Le Petit tailleur c'est Arthur, jeune apprenti dans l'atelier d'Albert, vieux monsieur quatre-vingts ans. Le vieil homme aime Arthur comme son propre fils et le choisi comme successeur lorsqu'il prend sa retraite. Mais un soir, Arthur est emmené au théâtre par son ami Sylvain. Là-bas, dans ce lieu de tous les drames et bonheurs, le jeune homme tombe éperdument amoureux de Marie-Julie, l'actrice principale de la pièce. Pour la séduire, Arthur lui fabrique une petite robe. Les deux amants décident de ne plus jamais se séparer, se lancent le défi de tout abandonner pour vivre leur amour. Mais Arthur peut-il assumer de faire défaut à Albert ?

 

Histoire en noir et blanc sur laquelle une douce caméra vient poser son œil amoureux sur l'éphémérité des sentiments et des corps, Le Petit Tailleur est l'œuvre d'un éternel amoureux. Un amoureux du cinéma et plus particulièrement de la joie de vivre insufflée par le cinéma de la Nouvelle Vague. Un amoureux de l'amour, sentiment unique et universel qui lui a valu ses plus beaux rôles au cinéma. Un amoureux involontaire de la fatale issue de tout amour : la douleur incommensurable. Un amoureux talentueux et fougueux prénommé Louis Garrel dont la principale caractéristique est de vous faire aimer l'amour.

 

LouisGarrel1

Une bande-annonce surgit pour illustrer les amours de Louis Garrel.
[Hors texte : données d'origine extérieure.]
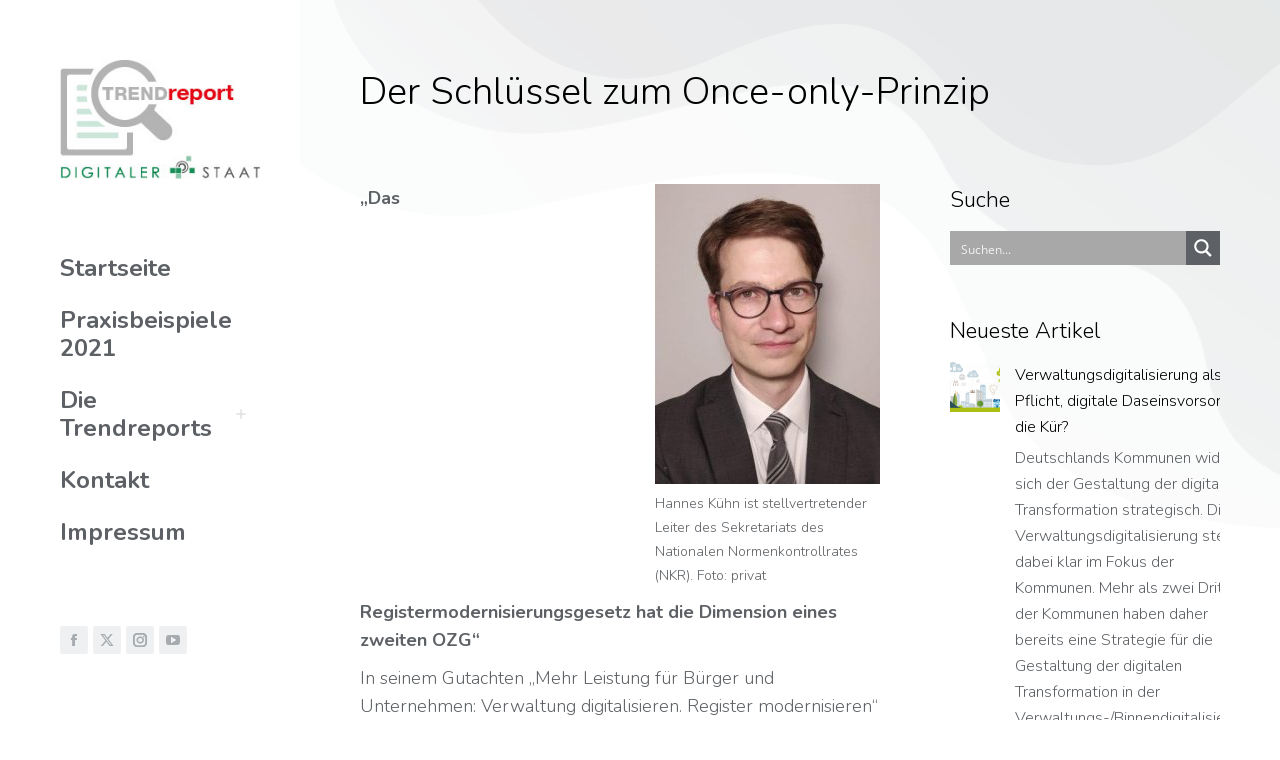

--- FILE ---
content_type: text/css
request_url: https://trendreport.digitaler-staat.org/wp-content/uploads/elementor/css/post-1321.css?ver=1764061436
body_size: 1303
content:
.elementor-1321 .elementor-element.elementor-element-f4f4d5d > .elementor-container{max-width:1340px;}.elementor-1321 .elementor-element.elementor-element-f4f4d5d{margin-top:20px;margin-bottom:20px;padding:0px 60px 0px 60px;}.elementor-1321 .elementor-element.elementor-element-e649b57{text-align:left;font-size:14px;line-height:1em;color:rgba(93, 97, 101, 0.5);--textColor:rgba(93, 97, 101, 0.5);}.elementor-1321 .elementor-element.elementor-element-566d5d3{text-align:right;font-size:14px;line-height:1em;color:rgba(93, 97, 101, 0.5);--textColor:rgba(93, 97, 101, 0.5);}.elementor-theme-builder-content-area{height:400px;}.elementor-location-header:before, .elementor-location-footer:before{content:"";display:table;clear:both;}@media(max-width:1024px){.elementor-1321 .elementor-element.elementor-element-e649b57{text-align:center;}.elementor-1321 .elementor-element.elementor-element-566d5d3{text-align:center;}}@media(min-width:768px){.elementor-1321 .elementor-element.elementor-element-18a2637{width:49.281%;}.elementor-1321 .elementor-element.elementor-element-3e22b24{width:50.719%;}}@media(max-width:1024px) and (min-width:768px){.elementor-1321 .elementor-element.elementor-element-18a2637{width:100%;}.elementor-1321 .elementor-element.elementor-element-3e22b24{width:100%;}}@media(max-width:767px){.elementor-1321 .elementor-element.elementor-element-f4f4d5d{padding:0px 0px 0px 0px;}}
Un homme, une femme. Dans un lit, puis sur un lit. Le phrasé est littéraire, amoureux bientôt victime d'un amour trop puissant. Le visage de la douce et juvénile actrice Léa Seydoux en rappelle un autre : celui d'Anna Karina et ses parties d'elle croquées par la caméra amoureuse de son pygmalion Jean-Luc Godard dansVivre sa vie, film fétiche de l'acteur/réalisateur Louis Garrel. Le corps nu de la comédienne allongée sur un lit en rappelle aussi un autre : celui d'une Bardot joueuse et dégoûté des hommes dans la mythique séquence d'ouverture du Mépris de Godard.

 

Ne croyez pas que Louis Garrel copie. Non, il s'inspire, rend hommage (comme son ami Christophe Honoré) au cinéma qui l'a élevé, au cinéma qui lui a fait aimé la vie et les sentiments bien qu'ils soient souvent affreusement cruels. Marqué au fer rouge par la poésie imagée et textuelle de la Nouvelle Vague, Louis Garrel s'en empare pour combattre l'air maussade du temps présent, pour s'amuser et jouer avec son héritage en espérant certainement qu'il parlera au plus grand nombre avec ce moyen-métrage, ovni cinématographique à contre-temps.